Visual spatial reasoning items
(begin)

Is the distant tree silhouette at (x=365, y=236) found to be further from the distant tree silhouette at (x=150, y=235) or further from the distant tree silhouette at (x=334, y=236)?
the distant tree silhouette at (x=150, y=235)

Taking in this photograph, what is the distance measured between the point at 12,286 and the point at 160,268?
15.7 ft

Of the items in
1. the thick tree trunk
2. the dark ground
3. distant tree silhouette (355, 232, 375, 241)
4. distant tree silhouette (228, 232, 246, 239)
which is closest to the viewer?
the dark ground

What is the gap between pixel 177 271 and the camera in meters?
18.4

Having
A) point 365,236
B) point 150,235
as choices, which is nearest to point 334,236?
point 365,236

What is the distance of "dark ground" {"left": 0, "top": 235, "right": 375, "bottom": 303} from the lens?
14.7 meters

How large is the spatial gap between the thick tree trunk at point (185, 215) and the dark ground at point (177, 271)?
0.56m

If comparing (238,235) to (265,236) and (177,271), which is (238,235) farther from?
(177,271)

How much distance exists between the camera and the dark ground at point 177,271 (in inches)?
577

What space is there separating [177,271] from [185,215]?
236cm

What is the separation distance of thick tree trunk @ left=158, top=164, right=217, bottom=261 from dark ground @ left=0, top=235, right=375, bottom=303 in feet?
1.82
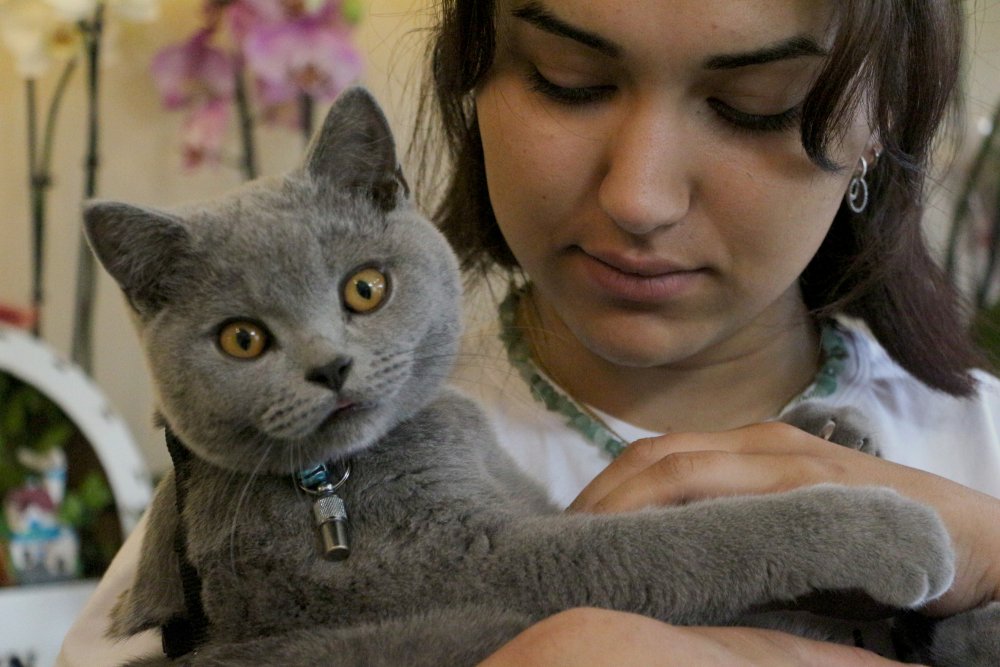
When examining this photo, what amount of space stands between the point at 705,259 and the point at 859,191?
0.32 m

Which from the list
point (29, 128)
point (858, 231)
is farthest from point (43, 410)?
point (858, 231)

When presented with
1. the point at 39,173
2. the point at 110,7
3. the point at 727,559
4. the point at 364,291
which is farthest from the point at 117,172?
the point at 727,559

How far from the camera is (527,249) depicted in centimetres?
104

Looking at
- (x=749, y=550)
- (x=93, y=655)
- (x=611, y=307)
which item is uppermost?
(x=611, y=307)

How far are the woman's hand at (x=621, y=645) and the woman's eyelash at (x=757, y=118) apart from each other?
1.55 feet

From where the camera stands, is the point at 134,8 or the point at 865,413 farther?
the point at 134,8

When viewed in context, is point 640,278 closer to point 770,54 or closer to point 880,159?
point 770,54

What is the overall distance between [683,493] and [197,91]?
62.4 inches

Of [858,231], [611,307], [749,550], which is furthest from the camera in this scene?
[858,231]

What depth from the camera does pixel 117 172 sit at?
88.4 inches

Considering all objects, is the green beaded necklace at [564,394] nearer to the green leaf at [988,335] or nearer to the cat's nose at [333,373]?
the green leaf at [988,335]

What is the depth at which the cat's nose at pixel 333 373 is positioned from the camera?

(end)

In the listing above, find the line containing "How far from" and please quote exactly that line through the last one, and no other lines.

» EXERCISE RESPONSE
How far from the camera is (527,249) depicted in centimetres?
104

Looking at
- (x=749, y=550)
- (x=93, y=655)
- (x=611, y=307)
which item is uppermost?
(x=611, y=307)

How far are the woman's hand at (x=621, y=645) and the woman's eyelash at (x=757, y=118) apart from each other?
1.55 feet

From where the camera stands, is the point at 134,8 or the point at 865,413 farther?
the point at 134,8

When viewed in context, is point 640,278 closer to point 770,54 or closer to point 880,159?
point 770,54

What is the overall distance between [683,493] and [197,91]?
62.4 inches

Of [858,231], [611,307], [749,550], which is furthest from the camera in this scene?
[858,231]

What depth from the camera does pixel 117 172 sit at?
88.4 inches

Considering all objects, is the green beaded necklace at [564,394] nearer to the green leaf at [988,335] or nearer to the cat's nose at [333,373]?
the green leaf at [988,335]

What is the depth at which the cat's nose at pixel 333 373 is positioned from the camera?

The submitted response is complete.